● OBJETIVO DO EXERCÍCIO
No texto abaixo, reescreva em forma de lista o parágrafo que começa por “Nesse mesmo ano”, conservando os factos principais.

● TEXTO A LER
= = = = =

Numa entrevista em 2022, ECA defendia que o Estado não devia investir em hospitais onde já houvesse capacidade instalada das Misericórdias, pois “não tem dinheiro para gerir o que já tem.” E perguntava então: “Se os privados entenderem que podem instalar um recurso a funcionar a favor do cidadão, num sítio onde o Estado não esteja, porque é que o Estado não lhes há-de comprar esses serviços?”, sugerindo que, para comprar aos privados, já haveria o dinheiro que faltava para investir no público.
Ana Paula Martins foi formadora na empresa de Eurico Castro Alves
Nesse mesmo ano, ainda o PS governava com maioria absoluta, Ana Paula Martins e ECA partilharam a mesa da universidade de verão do PSD para discutir prioridades para a Saúde. Não foi um primeiro encontro. No início da pandemia já tinham partilhado uma conta bancária, onde recebiam fundos para a campanha “Todos por quem cuida”. O destino do dinheiro era apoiar “os profissionais da linha da frente a combater a Covid-19”, depois de convertido em equipamento de proteção ou outros materiais.

= = = = =

● Entradas do conjunto de dados

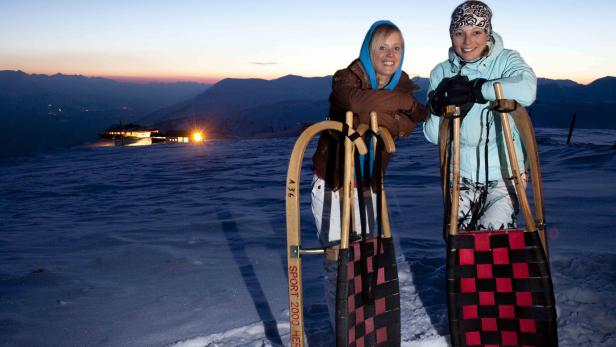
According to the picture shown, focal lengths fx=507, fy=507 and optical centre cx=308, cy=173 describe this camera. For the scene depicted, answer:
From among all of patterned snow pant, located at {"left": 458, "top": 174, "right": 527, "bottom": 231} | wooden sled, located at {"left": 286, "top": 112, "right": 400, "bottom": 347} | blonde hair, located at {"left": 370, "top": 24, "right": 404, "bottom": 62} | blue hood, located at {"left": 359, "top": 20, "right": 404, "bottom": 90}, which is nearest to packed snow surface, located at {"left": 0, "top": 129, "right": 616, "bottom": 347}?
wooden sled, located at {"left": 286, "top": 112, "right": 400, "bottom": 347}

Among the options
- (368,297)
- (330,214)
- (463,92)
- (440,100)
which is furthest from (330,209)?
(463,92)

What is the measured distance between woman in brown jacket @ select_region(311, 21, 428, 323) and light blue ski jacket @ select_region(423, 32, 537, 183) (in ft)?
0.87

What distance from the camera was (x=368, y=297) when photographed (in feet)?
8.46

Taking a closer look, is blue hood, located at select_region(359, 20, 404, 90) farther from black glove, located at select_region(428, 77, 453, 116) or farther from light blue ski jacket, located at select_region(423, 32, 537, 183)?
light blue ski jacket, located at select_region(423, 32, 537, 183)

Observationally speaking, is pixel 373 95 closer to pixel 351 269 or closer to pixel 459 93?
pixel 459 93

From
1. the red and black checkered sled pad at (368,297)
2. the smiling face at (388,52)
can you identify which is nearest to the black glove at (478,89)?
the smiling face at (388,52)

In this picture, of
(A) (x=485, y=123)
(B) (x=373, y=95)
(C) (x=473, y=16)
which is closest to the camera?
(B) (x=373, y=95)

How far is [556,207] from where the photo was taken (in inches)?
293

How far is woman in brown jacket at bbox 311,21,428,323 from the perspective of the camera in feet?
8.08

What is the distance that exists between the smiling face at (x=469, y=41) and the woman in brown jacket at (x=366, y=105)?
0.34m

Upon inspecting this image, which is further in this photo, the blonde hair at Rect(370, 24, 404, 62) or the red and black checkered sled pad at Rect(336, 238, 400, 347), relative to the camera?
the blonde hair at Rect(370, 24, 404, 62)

= = = = =

● RESPOSTA ESCRITA
- Em 2022, ainda com o PS em maioria absoluta, Ana Paula Martins e ECA partilharam a mesa da universidade de verão do PSD para discutir prioridades para a Saúde.
- Não era o primeiro encontro: no início da pandemia já tinham partilhado uma conta bancária que recebia fundos da campanha “Todos por quem cuida”.
- O dinheiro, convertido em equipamento de proteção ou outros materiais, destinava-se a apoiar os profissionais da linha da frente no combate à Covid-19.